Validating data

Configure validations and include them in your flow to ensure that data has been correctly extracted. You can create, configure, and edit validations in the Validations app.

You can also create and configure validations through Solution Builder. For details on configuring a validation using Solution Builder, see the Solution Builder documentation. This document assumes you are using Instabase in Classic mode. If you are using Instabase in Solution Builder mode, the interface differs somewhat.

Creating a validation module from Flow

To create and add a validation directly to a flow you’re building, create a checkpoint module in the Flow Editor.

  1. Open the flow to which you want to add a validation check point.

  2. In the Flow Editor’s Modules panel, click +.

  3. Select Checkpoint Module.

  4. Select Create new module.

  5. Enter a name for the validation module and click Create.

Flow creates a checkpoint folder within the flow’s /modules directory. This folder is named <module name>.checkpoint and contains:

  • A validations file called validations.ibvalidations, which contains the validation configuration.

  • A scripts directory, containing a validations.py file, which contains a register of custom Python functions that you can use in validations.

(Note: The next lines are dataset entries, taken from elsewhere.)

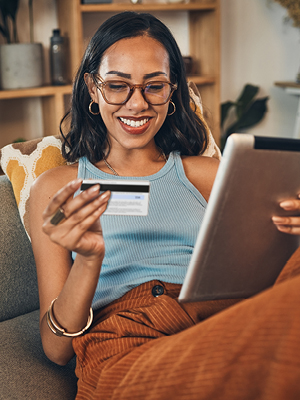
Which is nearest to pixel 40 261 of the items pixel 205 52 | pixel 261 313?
pixel 261 313

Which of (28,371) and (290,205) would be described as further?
(28,371)

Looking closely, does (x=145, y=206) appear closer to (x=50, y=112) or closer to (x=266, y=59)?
(x=50, y=112)

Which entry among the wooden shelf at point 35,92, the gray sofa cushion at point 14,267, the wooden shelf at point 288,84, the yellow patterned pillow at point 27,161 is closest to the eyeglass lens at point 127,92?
the yellow patterned pillow at point 27,161

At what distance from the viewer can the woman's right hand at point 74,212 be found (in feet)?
2.55

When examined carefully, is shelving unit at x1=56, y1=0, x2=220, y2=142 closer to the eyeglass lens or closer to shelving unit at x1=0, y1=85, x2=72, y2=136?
shelving unit at x1=0, y1=85, x2=72, y2=136

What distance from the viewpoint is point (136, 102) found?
3.77ft

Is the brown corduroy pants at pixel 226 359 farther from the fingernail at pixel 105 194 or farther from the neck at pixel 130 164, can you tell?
the neck at pixel 130 164

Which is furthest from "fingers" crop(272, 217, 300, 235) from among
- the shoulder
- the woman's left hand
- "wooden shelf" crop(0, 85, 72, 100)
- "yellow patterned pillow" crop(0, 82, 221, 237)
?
"wooden shelf" crop(0, 85, 72, 100)

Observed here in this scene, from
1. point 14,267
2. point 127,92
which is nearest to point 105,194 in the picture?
point 127,92

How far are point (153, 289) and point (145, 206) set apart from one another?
0.35 metres

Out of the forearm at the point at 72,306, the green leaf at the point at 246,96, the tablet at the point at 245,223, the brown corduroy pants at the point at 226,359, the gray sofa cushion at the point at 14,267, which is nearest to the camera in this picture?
the brown corduroy pants at the point at 226,359

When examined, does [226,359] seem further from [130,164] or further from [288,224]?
[130,164]

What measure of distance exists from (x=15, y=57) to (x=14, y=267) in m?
1.41

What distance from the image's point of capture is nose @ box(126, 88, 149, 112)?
1149mm
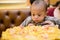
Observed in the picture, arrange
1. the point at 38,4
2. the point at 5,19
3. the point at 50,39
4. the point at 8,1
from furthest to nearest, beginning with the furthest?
the point at 8,1 → the point at 5,19 → the point at 38,4 → the point at 50,39

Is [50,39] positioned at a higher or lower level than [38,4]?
lower

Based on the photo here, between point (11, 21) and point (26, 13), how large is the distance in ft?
→ 0.73

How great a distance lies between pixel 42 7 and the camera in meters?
1.31

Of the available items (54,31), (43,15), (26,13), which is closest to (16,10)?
(26,13)

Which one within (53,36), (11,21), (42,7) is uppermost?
(42,7)

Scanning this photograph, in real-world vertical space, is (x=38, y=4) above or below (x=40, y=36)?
above

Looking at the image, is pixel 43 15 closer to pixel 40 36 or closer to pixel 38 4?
pixel 38 4

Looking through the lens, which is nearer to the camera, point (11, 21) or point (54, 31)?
point (54, 31)

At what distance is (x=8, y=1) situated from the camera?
8.48 feet

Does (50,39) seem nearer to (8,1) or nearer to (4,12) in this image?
(4,12)

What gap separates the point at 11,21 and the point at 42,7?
66cm

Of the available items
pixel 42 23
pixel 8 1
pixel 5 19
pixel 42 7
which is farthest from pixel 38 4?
pixel 8 1

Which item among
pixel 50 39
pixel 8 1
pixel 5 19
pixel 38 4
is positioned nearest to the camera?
pixel 50 39

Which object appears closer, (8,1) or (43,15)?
(43,15)
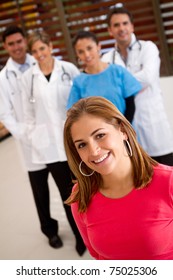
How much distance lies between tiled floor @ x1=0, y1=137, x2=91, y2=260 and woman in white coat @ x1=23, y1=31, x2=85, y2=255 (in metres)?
0.22

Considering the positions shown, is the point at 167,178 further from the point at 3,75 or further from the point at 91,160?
the point at 3,75

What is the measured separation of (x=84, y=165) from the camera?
1.40 metres

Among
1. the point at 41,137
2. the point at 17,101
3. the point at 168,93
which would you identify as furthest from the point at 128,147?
the point at 168,93

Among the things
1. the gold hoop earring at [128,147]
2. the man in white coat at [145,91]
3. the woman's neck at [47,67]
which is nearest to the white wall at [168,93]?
the man in white coat at [145,91]

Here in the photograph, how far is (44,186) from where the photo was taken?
9.96 ft

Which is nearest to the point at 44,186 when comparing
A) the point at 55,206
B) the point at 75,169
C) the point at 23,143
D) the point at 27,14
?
the point at 23,143

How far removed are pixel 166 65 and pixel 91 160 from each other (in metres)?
4.44

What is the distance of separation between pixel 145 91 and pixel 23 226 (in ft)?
5.06

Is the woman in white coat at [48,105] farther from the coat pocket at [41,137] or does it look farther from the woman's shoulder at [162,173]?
the woman's shoulder at [162,173]

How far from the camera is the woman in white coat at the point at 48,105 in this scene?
264cm

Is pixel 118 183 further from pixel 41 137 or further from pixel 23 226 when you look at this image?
pixel 23 226

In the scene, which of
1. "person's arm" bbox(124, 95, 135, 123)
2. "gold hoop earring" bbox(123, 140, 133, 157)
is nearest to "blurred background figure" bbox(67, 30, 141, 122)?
"person's arm" bbox(124, 95, 135, 123)

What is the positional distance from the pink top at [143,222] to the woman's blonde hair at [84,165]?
0.13 ft

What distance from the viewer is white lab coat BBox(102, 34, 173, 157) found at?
8.70ft
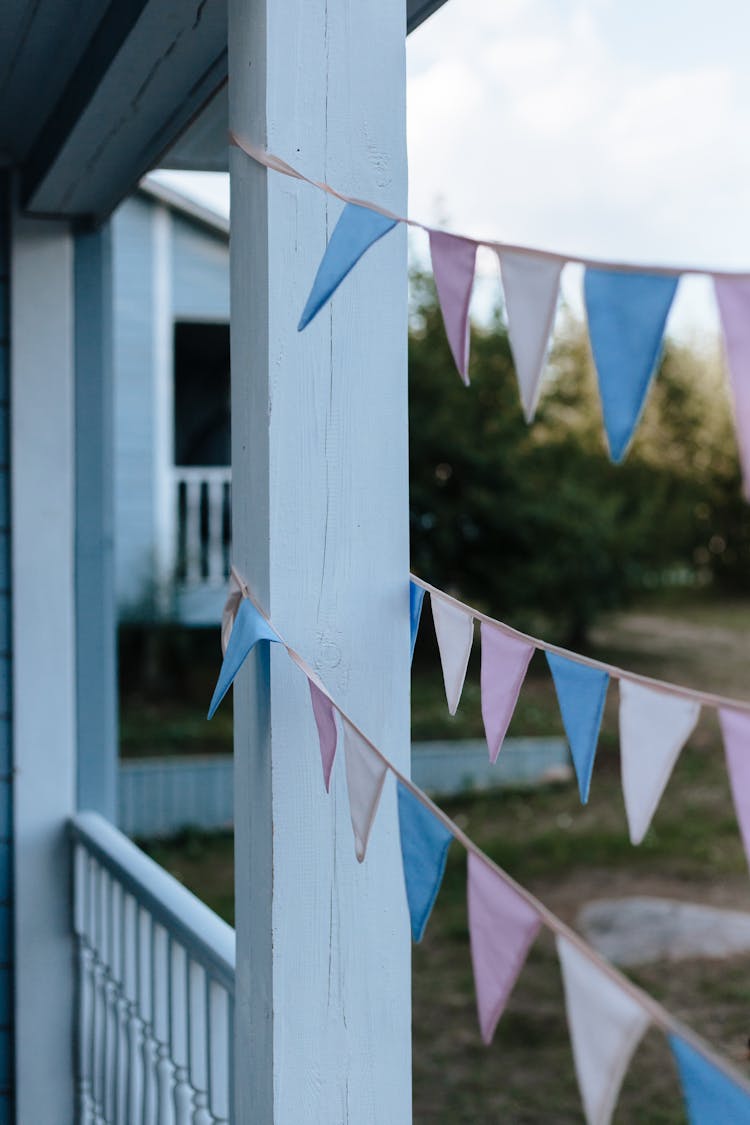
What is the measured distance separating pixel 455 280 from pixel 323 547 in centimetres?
27

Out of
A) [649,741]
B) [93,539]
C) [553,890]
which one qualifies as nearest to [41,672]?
[93,539]

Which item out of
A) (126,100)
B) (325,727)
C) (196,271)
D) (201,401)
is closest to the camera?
(325,727)

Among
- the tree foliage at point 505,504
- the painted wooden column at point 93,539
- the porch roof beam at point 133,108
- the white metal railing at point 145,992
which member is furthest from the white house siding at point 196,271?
the white metal railing at point 145,992

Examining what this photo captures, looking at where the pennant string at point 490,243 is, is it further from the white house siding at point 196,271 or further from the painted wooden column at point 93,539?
the white house siding at point 196,271

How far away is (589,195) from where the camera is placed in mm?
15547

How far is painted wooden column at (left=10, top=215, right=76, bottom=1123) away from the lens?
230 cm

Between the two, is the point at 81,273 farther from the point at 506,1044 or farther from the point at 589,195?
the point at 589,195

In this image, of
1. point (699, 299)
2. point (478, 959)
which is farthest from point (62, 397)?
point (699, 299)

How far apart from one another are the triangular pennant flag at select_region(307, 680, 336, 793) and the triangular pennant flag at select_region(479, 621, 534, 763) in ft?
0.41

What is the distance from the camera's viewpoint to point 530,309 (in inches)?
30.7

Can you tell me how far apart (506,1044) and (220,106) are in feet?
11.1

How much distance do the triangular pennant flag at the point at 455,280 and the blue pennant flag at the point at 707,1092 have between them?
19.2 inches

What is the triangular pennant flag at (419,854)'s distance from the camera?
85cm

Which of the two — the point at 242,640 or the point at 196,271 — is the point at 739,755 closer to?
the point at 242,640
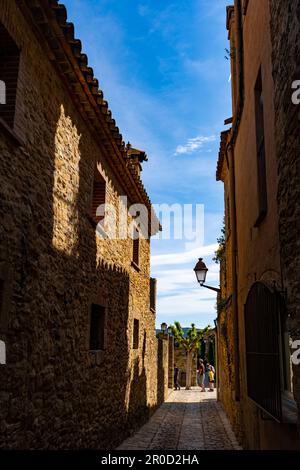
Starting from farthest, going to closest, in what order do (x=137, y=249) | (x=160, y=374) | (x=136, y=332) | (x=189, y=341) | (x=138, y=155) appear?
(x=189, y=341)
(x=160, y=374)
(x=138, y=155)
(x=137, y=249)
(x=136, y=332)

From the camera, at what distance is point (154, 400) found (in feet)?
47.1

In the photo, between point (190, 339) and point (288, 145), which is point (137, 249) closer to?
point (288, 145)

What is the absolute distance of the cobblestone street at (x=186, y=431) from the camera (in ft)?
28.4

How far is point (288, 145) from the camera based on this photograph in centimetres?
390

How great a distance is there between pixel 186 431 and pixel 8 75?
9.07 metres

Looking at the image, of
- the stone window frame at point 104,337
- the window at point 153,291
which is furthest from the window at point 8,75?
the window at point 153,291

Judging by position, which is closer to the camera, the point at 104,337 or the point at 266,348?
the point at 266,348

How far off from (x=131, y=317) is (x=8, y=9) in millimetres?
7626

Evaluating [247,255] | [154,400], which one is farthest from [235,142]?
[154,400]

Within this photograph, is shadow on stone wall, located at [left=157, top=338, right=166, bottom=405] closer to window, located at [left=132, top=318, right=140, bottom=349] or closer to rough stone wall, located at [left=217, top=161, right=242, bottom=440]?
rough stone wall, located at [left=217, top=161, right=242, bottom=440]

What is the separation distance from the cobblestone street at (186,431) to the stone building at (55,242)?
29.6 inches
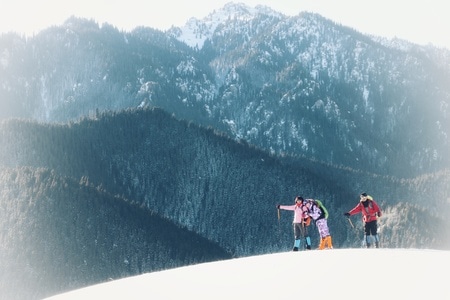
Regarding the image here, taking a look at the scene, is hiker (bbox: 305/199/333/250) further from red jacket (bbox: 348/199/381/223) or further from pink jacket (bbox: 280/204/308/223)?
red jacket (bbox: 348/199/381/223)

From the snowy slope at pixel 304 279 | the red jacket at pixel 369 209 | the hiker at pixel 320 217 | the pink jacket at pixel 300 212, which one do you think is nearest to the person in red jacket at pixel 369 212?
the red jacket at pixel 369 209

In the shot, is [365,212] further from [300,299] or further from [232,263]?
[300,299]

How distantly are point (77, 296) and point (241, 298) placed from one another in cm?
601

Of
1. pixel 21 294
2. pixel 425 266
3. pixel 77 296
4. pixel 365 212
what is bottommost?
pixel 21 294

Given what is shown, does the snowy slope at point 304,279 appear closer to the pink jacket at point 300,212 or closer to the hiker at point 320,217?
the hiker at point 320,217

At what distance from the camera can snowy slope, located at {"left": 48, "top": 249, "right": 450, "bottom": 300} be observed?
2139 cm

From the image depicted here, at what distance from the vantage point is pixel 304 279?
2336 cm

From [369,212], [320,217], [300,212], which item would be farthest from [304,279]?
[369,212]

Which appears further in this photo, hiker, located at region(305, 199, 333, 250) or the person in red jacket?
the person in red jacket

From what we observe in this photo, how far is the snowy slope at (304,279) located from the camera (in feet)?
70.2

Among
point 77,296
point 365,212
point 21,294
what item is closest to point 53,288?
point 21,294

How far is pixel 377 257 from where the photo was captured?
85.9 feet

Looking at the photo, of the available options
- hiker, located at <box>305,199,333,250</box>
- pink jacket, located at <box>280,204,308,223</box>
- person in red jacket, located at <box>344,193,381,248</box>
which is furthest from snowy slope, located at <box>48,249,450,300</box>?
person in red jacket, located at <box>344,193,381,248</box>

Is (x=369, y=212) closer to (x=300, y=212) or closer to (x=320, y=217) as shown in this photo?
(x=320, y=217)
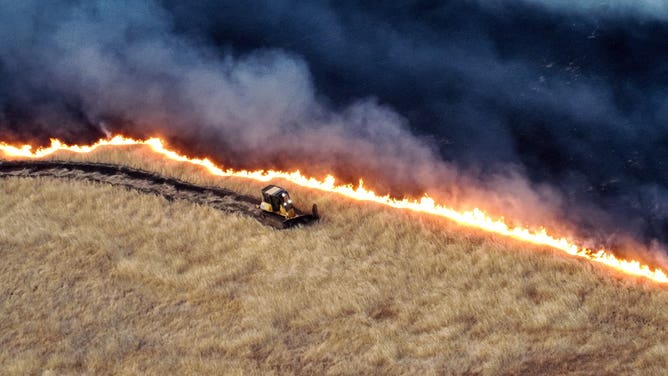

Next, you’ll configure the validation by adding rules and conditions. Open the generated .ibvalidations file to configure your validation.

Creating a validation module from the Validations app

To create a validation module to add to a flow later, you can start in the Validations app.

  1. In the Validations app, select File > New Validations or click + Create New

  2. Name: Enter a name for the validation module.

  3. Where: Enter the file path to the location in which you want to create the .ibvalidations file. The best place to put this file is usually in the checkpoint module directory, but you can put it in other locations if needed.

  4. Refiner Output Directory: Enter the file path to the refiner output you want to validate. The refiner output, which is output as .ibmsg files, defines what fields can be configured in the validation module.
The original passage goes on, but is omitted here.